Regular expressions (RegEx) are a formal language to define simple patterns. It is commonly used to find interesting parts within a larger body of text or to validate data. It is typically fast and sometimes a clean solution. However, in some cases, an attacker can craft input to a vulnerable regular expression which causes the time to check the input for the regex to be way longer than expected.
Why you should care
I’ve only found one example of a successful ReDoS “attack”. In 2016, 34 minutes of outage of StackOverflow was caused by ReDoS (source).
Wikipedia and OWASP don’t mention a single successful attack. I guess the reason for that is that RegEx is not used that often on the server-side 🤷♂️ There are a lot of parsing tools for Python, but I only vaguely remember using pyparsing once.
In many cases when you might want to use a regex, doing it completely correctly is just overkill. For example, email regexes. Instead of jumping in that rabbit hole, you can just do some super basic checks, e.g. if the length is at least 3 and if there is exactly one @
symbol in there. Then you just send a confirmation email which verifies that the user actually has access to this email address.

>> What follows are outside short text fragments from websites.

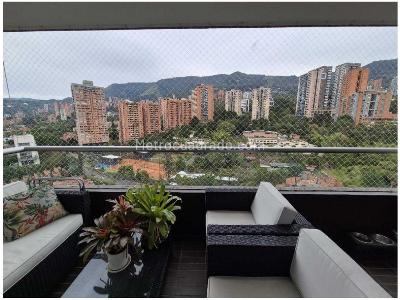 Apartamento de 3 alcobas en venta en Los Balsos, Medellín, 116 m² · foto 4 de 20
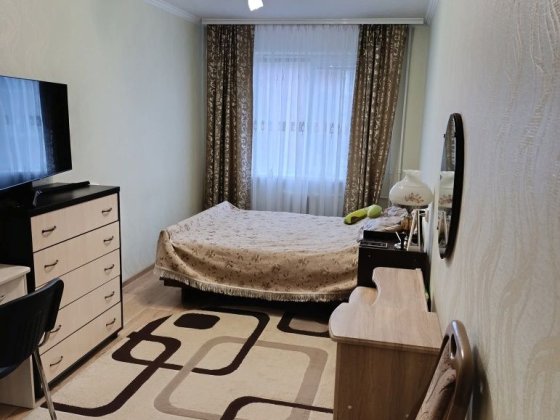 Продам 3 кімнатну квартиру на Пірнерській Белая Церковь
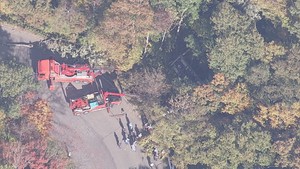 【速報】蔵王エコーラインでトラックと乗用車が衝突し崖下に転落　３人けがで１人意識不明
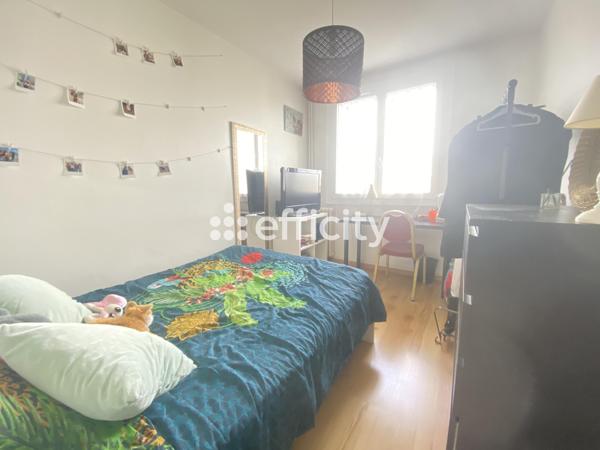 Appartement
         5 pièces
        - 84 m² 259 000 € *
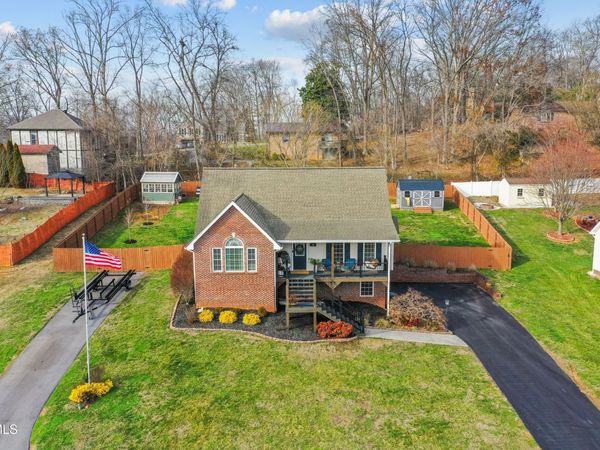 174 Cindy Anne Drive, Gray, TN 37615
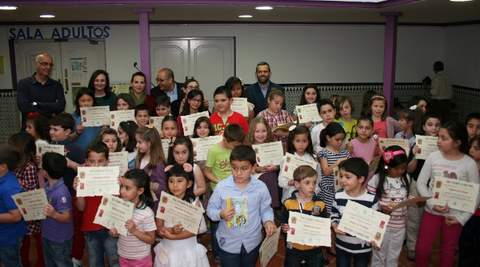 El Ayuntamiento entrega los premios a los ganadores del Certamen de Cuentos Callejica de los Duendes y a los Mejores Lectores Infantiles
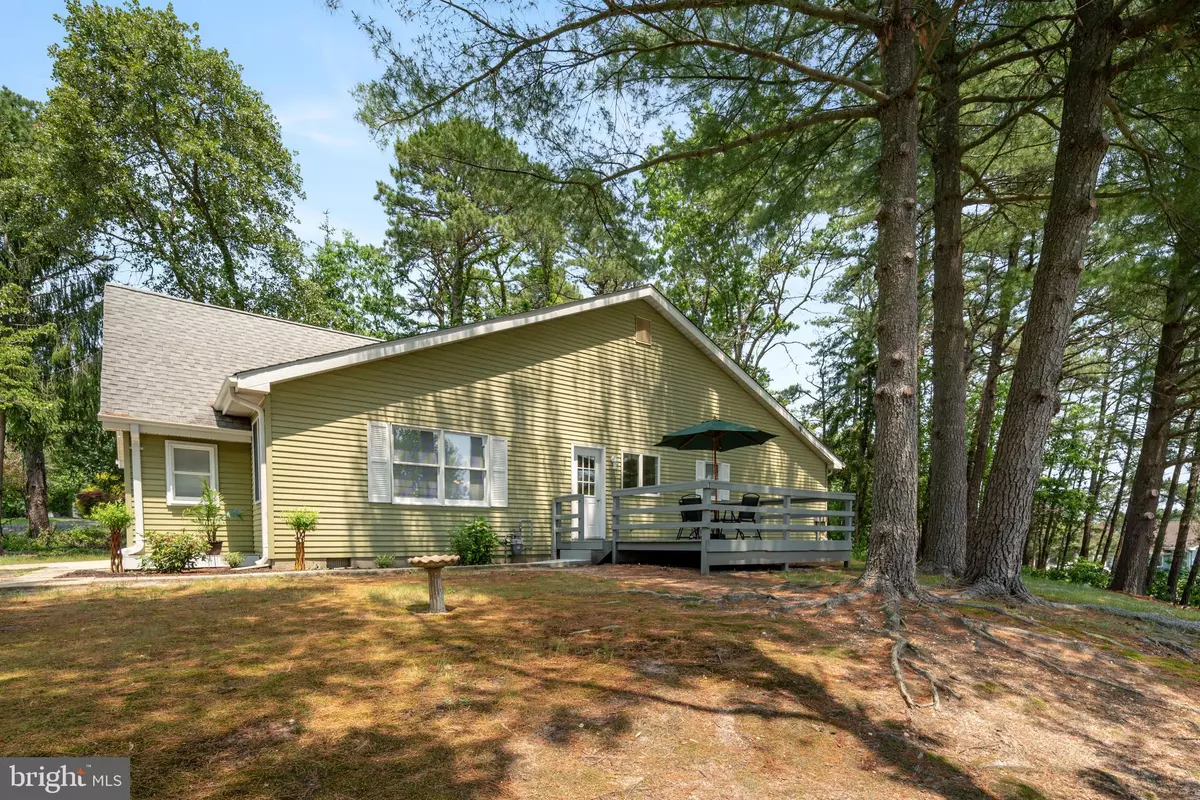 Manahawkin, NJ 08050,19 CEDAR AVE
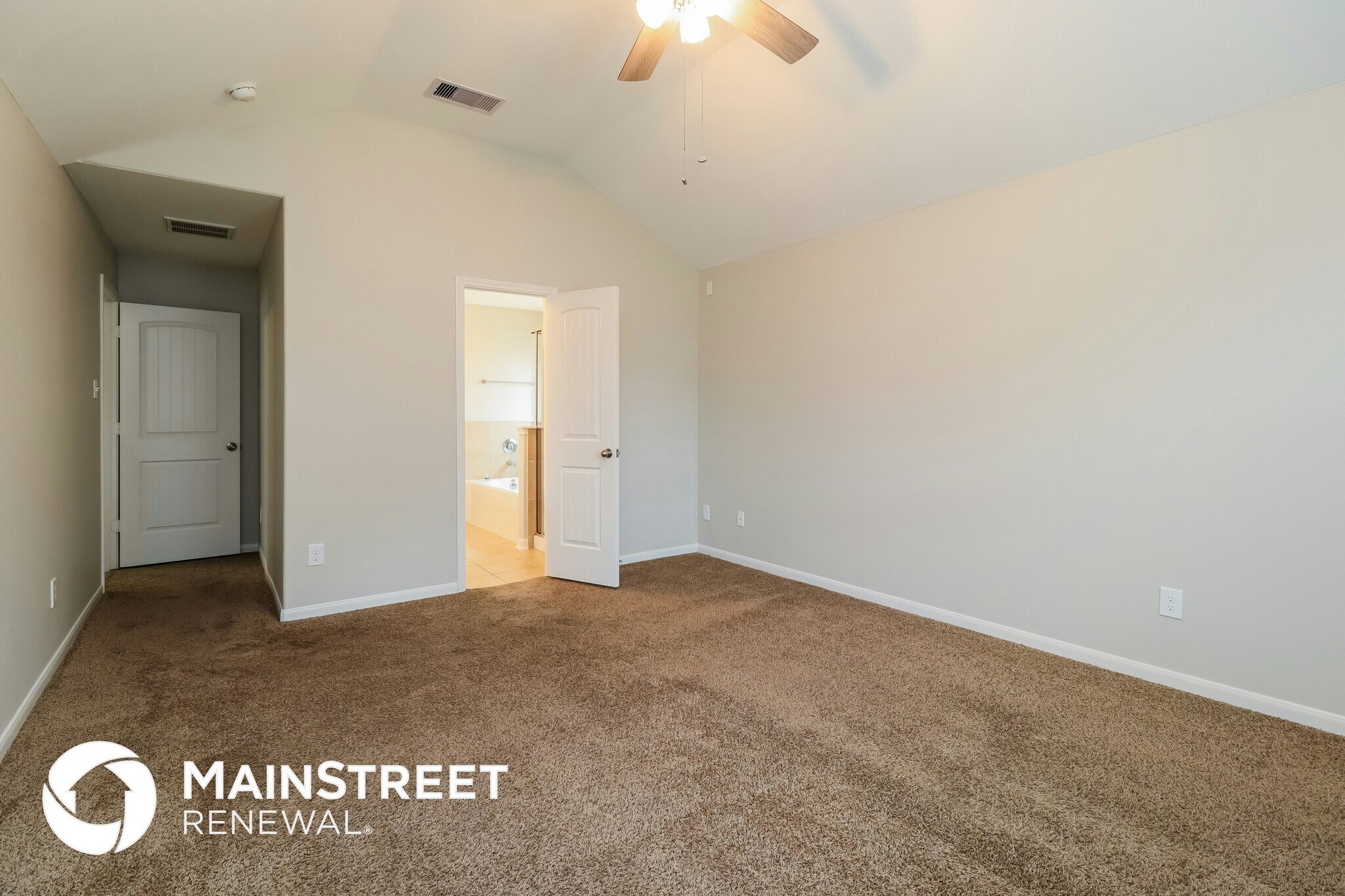 Building Photo - 17239 Glen Oaks Dr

For URLs, you can typically just ping them. For HTML, you want to use an HTML parser. For many other cases, using split
goes a long way.
What I want to say: It might be that you don’t need to worry as you might not use RegEx in most of your code. It’s interesting nevertheless 😁
An Introduction to PCRE
Perl Compatible Regular Expressions (PCRE) are the most common style of regular expressions. They are a way to specify types of strings. They are way more specific than just wildcard pattern matching.
For example, the following pattern matches first a single uppercase letter and then arbitrary many lowercase letters:
[A-Z][a-z]*
The characters within the square brackets [...]
define the character class. In this case, all characters from A
to Z
. The *
is a quantifier and means “at least zero, but up to arbitrary many”.